Select *

  • We have a third party vendor that uses a ton of "SELECT *" statements.

    To make it worse, they are using it without a WHERE clause also.

    Out of 600,000 queries in an hour over 90,000 of them use the SELECT * without a WHERE.

    This isn't in stored procedures either, it's ad-hoc.

    Here's their response:

    "Adding where clauses to all queries is appropriate unless, of course, all of the rows are truly required every time. There will be many cases where the optimizer will still choose to do a full table scan if the query is against a table with a small number of rows. But it is always best to go after only the columns that are needed with a where cause and let the database engine determine the best execution plan"

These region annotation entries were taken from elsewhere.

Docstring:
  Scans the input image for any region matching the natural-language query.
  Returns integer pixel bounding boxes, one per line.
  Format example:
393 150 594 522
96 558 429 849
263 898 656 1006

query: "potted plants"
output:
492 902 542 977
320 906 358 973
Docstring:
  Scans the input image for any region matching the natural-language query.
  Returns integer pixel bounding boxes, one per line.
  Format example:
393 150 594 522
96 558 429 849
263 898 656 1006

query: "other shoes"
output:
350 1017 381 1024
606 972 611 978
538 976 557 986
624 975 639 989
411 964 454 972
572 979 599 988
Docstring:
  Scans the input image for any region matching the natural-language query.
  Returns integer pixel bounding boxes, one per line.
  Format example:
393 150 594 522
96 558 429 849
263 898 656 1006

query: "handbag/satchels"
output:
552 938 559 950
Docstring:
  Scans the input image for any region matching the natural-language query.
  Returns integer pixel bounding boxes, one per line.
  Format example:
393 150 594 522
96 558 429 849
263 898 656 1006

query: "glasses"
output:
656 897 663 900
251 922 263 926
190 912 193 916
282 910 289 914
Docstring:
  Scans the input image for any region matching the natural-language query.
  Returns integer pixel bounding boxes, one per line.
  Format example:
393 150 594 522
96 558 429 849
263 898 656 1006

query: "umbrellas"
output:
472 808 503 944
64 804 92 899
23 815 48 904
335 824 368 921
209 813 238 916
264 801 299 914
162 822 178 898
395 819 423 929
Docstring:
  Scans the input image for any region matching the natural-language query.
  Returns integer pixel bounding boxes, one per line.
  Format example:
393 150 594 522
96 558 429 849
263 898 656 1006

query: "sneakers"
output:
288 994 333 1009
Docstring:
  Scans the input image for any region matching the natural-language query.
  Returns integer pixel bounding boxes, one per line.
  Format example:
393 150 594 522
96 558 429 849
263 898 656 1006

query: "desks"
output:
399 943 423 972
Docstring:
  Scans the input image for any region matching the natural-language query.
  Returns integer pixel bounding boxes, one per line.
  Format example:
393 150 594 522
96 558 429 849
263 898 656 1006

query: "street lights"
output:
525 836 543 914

    Let's say they did need every row and every column of that table every time, would there still be a benefit of listing the columns out. I need some feedback that will help me understand this and also show them the best way.

    Am I just being a stickler for the no "SELECT *" and shouldn't be?

  • In the worst possible case,lets assume that the 90,000 Select *'s are required. In that case will not be feasible to run them as Stored Procs rather than inline sql's..just a thought. As a DBA you are entitled to ask as to why so many of the ad-hocs have Select * in them

    It doesn't make any difference by specifying the column names individually unless the number of columns specified is lesser then * itself..........

    I had this issue at my place and they were habituated to it..even some of the SP's had * in them and I made them change so many codes because they realised they didnt need all the columns from the tables..which makes me tell, a DBA should make some noise at least when we see somethings like these...

    I would appreciate any other views too..

    Thanks!!

    The_SQL_DBA
    MCTS

    "Quality is never an accident; it is always the result of high intention, sincere effort, intelligent direction and skillful execution; it represents the wise choice of many alternatives."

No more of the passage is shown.